── Page extract ──

# Comprehensive cover for driving of other cars?



## Bluebean (5 Mar 2007)

hi all, 

Can anyone advise me if Axa are the only company that (with terms & conditions) for the driving of other cars clause will cover you comprehensively?

thanks.


----------



## MichaelBurke (6 Mar 2007)

As far as I'm aware so, but there are restrictions, believe the car can only be 4 years old and only up to a certain cc (I think 2l) and up to  €40k value, but you would need to confirm this.


----------



## LUFC (6 Mar 2007)

Most companies only give TPO extension, first ive heard of anyone giving comp extension


----------



## Megan (6 Mar 2007)

I have comp insurance for driving other cars with Hibernian. I also have open driving on my car for all over 25 years old drivers with full driver's licence.


----------



## LUFC (7 Mar 2007)

Megan, Im with Hibernian also, its definately TPO in respect of driving of other cars so dont be under the false impression that you are covered comp to drive any car.

───
── Data extract ──

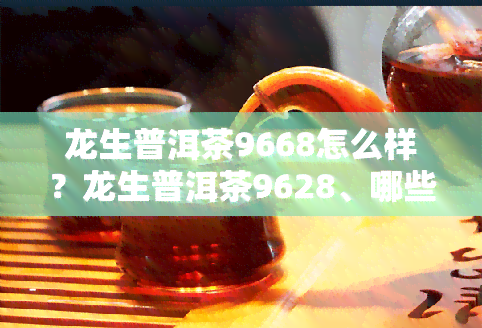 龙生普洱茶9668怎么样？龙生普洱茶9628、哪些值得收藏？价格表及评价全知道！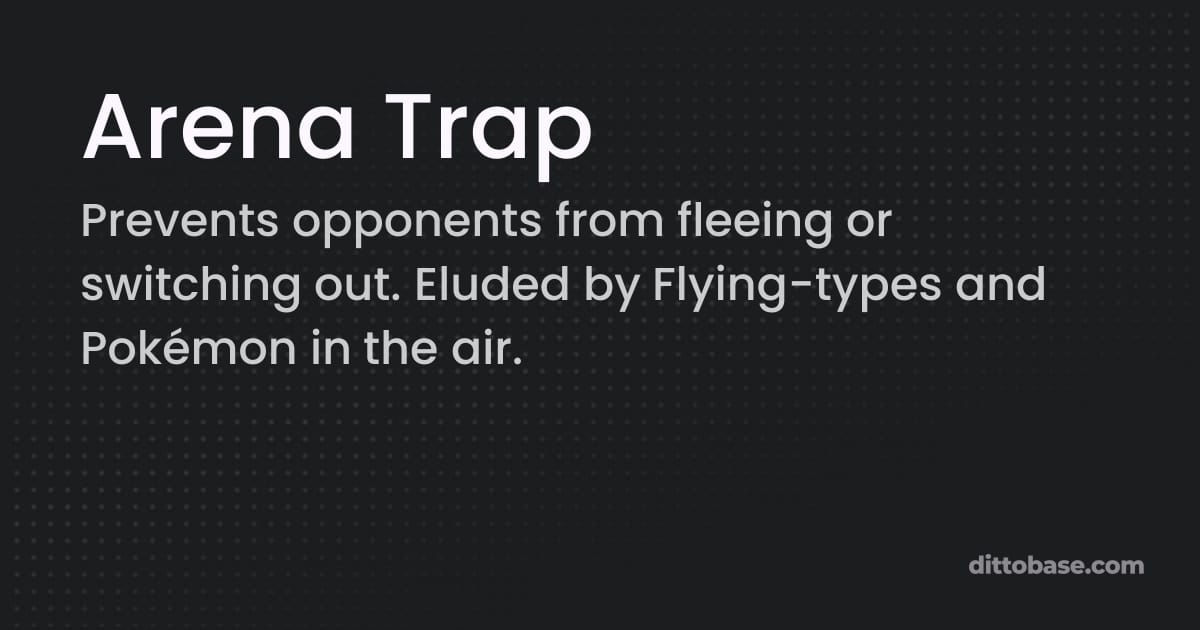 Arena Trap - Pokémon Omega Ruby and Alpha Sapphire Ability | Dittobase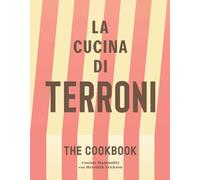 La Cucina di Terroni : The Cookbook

───

■ Task list:
**1)** From the forum thread on comprehensive cover for driving other cars, reproduce verbatim the passage that begins with the words containing "Can anyone advise" and ends with "MichaelBurke (6 Mar 2007)".
**2)** Write what follows in the forum thread on comprehensive cover for driving other cars, continuing after its final post.

■ Answers to the exercises:
**1)**
Can anyone advise me if Axa are the only company that (with terms & conditions) for the driving of other cars clause will cover you comprehensively?

thanks.


----------



## MichaelBurke (6 Mar 2007)

**2)**
[broken link removed]

*Driving of other Cars*: We will automatically provide you with third party cover when you drive a car someone else owns, as long as you have a full EU driving licence. This Cover is only available to you, the policyholder, and not to any named drivers on your policy.


----------



## Megan (8 Mar 2007)

Thank you LUFC you are right it is third party only. Its the over 25's driving that has comprehensive cover.


----------



## Bluebean (8 Mar 2007)

Axa will cover you comprehensively to drive other cars once you have been with them for 3 years and have no convictions.  There may be an age limit aswell.  However, their doc policy does not cover you to drive your partner/spouse's car - you can drive anyone else's once you have their permission, but not your partner/spouse.  Doesn't make sense to me, that's why I wanted to enquire if any other company would cover you comprehensively to drive other cars in the hope that they would not have this clause.  Apparently Axa are the only company that (with conditions) will cover you comprehensively.

thanks for all answers.


----------



## ailbhe (8 Mar 2007)

I work in a brokers and have never come across comprehensive driving other cars except with Axa.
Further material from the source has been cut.